もちろんちぃーは流石に台所に入れるわけにはいかないので、
台所の前で待ってもらっている。
「久子さん、友遊佐さん、おはようごさいます。
まだお腹減ってないのでなんか手伝えることありますかっ?」
暖簾を片手で捲り入ると、
友遊佐さんとお客さんの朝食の支度をしていた久子さんがこちらを向く。
「おはよう凛火ちゃん」
普段無口気味な友遊佐さんだがこういう時はしっかりと挨拶をしてくれる。
「凛ちゃんおはようっ今日も早いのねぇっ」
いつもどうりの可愛らしい笑顔の久子さんだったが、
ハッとしたかと思えばニヨニヨと顔を緩め何かを企むような顔をした。
「ちょっと凛ちゃんにお願いがあるんだけどっ」
「え、あ、はい...。」
嫌な予感がし、少し後ずさる。
「うふふっ」
*
「なんだ、ただお客さんの部屋に朝食を運んで起こすだけか。」
ニヨニヨしていた割には至ってシンプルな頼みだった。
別に人を起こすくらい容易い事だ、
現に昨日も危うく殴られかけたけどイナリを起こした。
「失礼します。」
返事がないので朝食ののったお盆を床に置き、正座をして襖を開ける。
部屋はいたって普通と思いきや、
書類やら何やらが散乱し酷い有様だ。
「ふぅー....。」
呆れて息を吐き、辺りを見渡すと、
探していた布団の山が見えた。
私は今からあれを起こさなければ。
「起きてくださいっ、朝ですよっ。

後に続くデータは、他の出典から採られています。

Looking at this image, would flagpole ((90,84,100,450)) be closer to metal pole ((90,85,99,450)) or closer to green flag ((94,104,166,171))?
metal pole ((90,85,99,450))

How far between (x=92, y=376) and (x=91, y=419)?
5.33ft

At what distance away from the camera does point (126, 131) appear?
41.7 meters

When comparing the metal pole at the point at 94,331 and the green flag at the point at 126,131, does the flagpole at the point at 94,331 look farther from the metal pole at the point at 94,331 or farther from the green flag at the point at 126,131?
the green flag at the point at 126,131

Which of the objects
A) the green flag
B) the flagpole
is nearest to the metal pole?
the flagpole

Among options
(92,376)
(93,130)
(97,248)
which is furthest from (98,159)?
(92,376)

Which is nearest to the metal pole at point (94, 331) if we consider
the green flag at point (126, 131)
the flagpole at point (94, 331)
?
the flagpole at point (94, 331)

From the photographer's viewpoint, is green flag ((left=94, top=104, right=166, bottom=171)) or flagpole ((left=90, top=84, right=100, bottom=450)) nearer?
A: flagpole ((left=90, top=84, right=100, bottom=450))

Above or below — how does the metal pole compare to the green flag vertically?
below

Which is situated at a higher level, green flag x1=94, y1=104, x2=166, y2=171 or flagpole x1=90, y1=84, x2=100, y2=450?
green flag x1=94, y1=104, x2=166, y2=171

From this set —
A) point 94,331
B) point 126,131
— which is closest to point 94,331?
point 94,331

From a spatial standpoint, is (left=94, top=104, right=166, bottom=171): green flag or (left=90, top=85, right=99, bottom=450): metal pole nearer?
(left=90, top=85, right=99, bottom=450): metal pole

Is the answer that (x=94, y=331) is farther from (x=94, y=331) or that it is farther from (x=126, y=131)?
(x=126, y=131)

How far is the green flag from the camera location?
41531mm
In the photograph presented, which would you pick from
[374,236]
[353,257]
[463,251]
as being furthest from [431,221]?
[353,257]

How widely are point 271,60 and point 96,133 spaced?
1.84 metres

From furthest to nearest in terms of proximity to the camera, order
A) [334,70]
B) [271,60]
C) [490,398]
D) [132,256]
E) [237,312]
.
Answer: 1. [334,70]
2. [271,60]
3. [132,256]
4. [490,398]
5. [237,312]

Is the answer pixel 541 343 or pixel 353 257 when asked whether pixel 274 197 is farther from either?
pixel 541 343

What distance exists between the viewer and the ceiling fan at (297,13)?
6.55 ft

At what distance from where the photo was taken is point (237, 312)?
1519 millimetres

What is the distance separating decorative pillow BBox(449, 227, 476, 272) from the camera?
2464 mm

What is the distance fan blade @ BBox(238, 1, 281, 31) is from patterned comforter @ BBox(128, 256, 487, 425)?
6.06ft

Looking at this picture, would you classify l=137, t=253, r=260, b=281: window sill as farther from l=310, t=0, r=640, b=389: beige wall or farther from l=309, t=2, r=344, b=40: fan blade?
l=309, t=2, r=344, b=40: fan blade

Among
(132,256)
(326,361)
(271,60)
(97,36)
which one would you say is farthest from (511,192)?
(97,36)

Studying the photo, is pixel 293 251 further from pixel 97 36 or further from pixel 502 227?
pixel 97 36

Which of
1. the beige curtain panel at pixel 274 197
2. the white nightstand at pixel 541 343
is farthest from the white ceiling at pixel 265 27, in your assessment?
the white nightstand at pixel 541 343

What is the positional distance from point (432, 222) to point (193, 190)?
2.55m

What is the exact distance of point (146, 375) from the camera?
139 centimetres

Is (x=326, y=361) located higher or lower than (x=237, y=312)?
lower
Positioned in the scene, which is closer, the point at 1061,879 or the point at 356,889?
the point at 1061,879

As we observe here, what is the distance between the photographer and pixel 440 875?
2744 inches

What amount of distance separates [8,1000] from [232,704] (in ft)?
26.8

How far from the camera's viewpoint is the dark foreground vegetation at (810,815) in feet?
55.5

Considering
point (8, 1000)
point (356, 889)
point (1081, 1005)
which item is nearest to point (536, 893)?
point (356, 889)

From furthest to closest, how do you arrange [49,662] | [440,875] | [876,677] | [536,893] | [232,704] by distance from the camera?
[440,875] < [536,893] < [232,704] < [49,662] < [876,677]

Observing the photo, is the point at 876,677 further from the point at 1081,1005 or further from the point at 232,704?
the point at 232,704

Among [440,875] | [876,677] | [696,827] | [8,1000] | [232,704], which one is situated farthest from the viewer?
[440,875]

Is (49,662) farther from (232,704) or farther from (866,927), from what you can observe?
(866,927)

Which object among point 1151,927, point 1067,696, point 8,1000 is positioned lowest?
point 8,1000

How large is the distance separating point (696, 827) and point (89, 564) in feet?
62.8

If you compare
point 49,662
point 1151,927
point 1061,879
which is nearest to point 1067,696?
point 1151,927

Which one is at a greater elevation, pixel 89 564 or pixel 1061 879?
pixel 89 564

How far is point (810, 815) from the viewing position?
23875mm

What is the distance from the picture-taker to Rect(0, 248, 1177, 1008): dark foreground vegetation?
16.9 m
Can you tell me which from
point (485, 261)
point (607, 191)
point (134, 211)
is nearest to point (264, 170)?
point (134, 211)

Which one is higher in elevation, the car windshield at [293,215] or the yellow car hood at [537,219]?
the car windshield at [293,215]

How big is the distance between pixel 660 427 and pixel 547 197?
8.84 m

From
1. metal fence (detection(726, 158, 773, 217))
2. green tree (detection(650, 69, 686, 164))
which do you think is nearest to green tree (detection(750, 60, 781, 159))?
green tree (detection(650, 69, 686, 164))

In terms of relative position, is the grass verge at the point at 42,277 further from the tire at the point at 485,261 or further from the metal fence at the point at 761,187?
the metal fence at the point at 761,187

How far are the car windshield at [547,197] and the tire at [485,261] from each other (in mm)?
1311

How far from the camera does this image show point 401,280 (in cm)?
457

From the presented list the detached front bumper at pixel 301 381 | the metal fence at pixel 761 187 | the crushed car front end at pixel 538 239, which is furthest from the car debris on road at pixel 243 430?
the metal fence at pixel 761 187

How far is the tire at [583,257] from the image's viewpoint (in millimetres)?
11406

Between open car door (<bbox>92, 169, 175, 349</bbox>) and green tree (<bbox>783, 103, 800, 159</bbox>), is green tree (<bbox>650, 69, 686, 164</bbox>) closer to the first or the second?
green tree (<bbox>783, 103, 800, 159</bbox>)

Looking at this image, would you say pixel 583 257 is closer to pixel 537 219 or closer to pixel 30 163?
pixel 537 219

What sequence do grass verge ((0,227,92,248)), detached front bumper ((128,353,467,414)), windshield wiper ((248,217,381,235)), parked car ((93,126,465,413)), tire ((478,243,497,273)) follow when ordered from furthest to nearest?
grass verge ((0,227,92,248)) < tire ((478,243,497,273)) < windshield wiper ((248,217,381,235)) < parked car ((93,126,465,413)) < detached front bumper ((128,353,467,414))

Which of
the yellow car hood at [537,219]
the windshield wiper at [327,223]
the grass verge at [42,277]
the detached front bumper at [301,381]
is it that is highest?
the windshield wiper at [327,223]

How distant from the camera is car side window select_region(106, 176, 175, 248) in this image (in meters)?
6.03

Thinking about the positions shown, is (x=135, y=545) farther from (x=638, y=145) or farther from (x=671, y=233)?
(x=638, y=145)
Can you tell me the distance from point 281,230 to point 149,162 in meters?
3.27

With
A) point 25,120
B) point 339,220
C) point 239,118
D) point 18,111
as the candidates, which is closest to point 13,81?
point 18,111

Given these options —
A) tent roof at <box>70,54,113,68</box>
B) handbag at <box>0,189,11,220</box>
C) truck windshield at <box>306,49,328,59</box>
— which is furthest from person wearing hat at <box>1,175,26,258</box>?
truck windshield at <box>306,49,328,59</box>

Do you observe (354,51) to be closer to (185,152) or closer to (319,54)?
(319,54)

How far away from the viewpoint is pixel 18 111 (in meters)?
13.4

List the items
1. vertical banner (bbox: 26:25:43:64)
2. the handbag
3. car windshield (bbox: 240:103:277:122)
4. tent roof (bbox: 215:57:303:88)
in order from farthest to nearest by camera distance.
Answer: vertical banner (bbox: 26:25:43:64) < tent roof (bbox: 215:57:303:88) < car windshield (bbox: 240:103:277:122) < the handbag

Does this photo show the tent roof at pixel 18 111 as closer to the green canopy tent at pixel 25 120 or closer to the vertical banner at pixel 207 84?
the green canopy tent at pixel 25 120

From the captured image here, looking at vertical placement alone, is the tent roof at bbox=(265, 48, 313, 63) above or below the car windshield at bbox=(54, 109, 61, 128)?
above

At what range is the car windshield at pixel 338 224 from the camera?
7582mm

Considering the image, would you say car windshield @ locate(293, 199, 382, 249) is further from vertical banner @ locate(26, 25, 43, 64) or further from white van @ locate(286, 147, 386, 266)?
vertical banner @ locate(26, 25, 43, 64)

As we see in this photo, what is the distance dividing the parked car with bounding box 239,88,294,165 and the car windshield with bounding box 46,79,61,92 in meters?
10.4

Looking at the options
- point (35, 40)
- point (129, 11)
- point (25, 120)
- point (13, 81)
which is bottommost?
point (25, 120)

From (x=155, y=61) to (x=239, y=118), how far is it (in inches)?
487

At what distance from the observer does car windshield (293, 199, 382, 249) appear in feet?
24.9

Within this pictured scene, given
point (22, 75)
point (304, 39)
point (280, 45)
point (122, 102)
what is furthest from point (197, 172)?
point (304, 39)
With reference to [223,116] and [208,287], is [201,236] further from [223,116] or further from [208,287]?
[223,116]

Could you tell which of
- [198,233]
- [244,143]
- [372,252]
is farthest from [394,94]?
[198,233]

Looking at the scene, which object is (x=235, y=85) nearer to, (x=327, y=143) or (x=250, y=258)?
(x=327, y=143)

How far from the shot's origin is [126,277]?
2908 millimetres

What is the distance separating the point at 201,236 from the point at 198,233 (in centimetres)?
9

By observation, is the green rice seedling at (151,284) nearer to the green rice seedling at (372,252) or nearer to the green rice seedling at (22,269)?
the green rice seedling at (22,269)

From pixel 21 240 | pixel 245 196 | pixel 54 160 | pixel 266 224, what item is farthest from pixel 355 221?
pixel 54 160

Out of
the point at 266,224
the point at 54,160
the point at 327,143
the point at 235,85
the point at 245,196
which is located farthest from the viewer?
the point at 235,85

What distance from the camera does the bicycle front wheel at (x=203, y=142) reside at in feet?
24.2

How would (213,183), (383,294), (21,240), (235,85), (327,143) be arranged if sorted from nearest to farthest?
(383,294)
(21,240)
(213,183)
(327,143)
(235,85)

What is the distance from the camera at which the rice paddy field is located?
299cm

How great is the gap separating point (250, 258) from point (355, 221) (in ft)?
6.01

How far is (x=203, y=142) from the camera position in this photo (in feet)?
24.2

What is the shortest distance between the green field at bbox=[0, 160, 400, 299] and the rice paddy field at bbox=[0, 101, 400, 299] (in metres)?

」
布団の近くまで行きその山に向かって話しかける。
久子さんにこの人の名前を聞きそびれたのか失敗だった。
「美味しいご飯ですよっ起きてくださいっ」
お盆を大きめの卓袱台に乗せた後、ユサユサと山を揺する。
「ん゛...。」
何故だろう。聞き覚えのある低音の呻き声だ。
まさかと思い布団を剥ぎ取る。
「やっぱり...。」
思ったとおり布団の山の中身は綾瀬さんだった。
「久子さんの悪戯には参るなぁー....。」
ボソリと呟ていると綾瀬さんの眉間にしわが寄る。
相変わらず綺麗な顔をしていると思う、
やはり大人の色気というものだろうか。
「ん゛ー...」
「あーッやーッせーッさんッ起きてくださいッ!!」
耳元まで行き大声で言う。
「あ゛ぁ...?」
綾瀬さんが薄く目を開ける。
「おはようございま__スッ!!?」
「おはよ。」
なんということだろう。
スッと伸びて来た綾瀬さんの腕に捕まり
すっぽりと腕の中に収めらホールドされてしまった。
耳元に綾瀬さんの口があるためか、ただでさえ低い声なのに
寝起きてもっと低くなった声がダイレクトに耳を擽る。
「なんなんですかッ離してくださいッ訴えますよっ!」
バタバタと暴れるも大人の男の人には敵わず、
全然意味がない気がしていた。
「良い抱き心地...。けど、訴えられるのもなぁー...。
なぁー、今夜から俺の抱き枕にならねぇー...?」
「なッりッまッせッんッ!!」
綾瀬さんは子供のようにちぇっと言うと拘束を辞めた。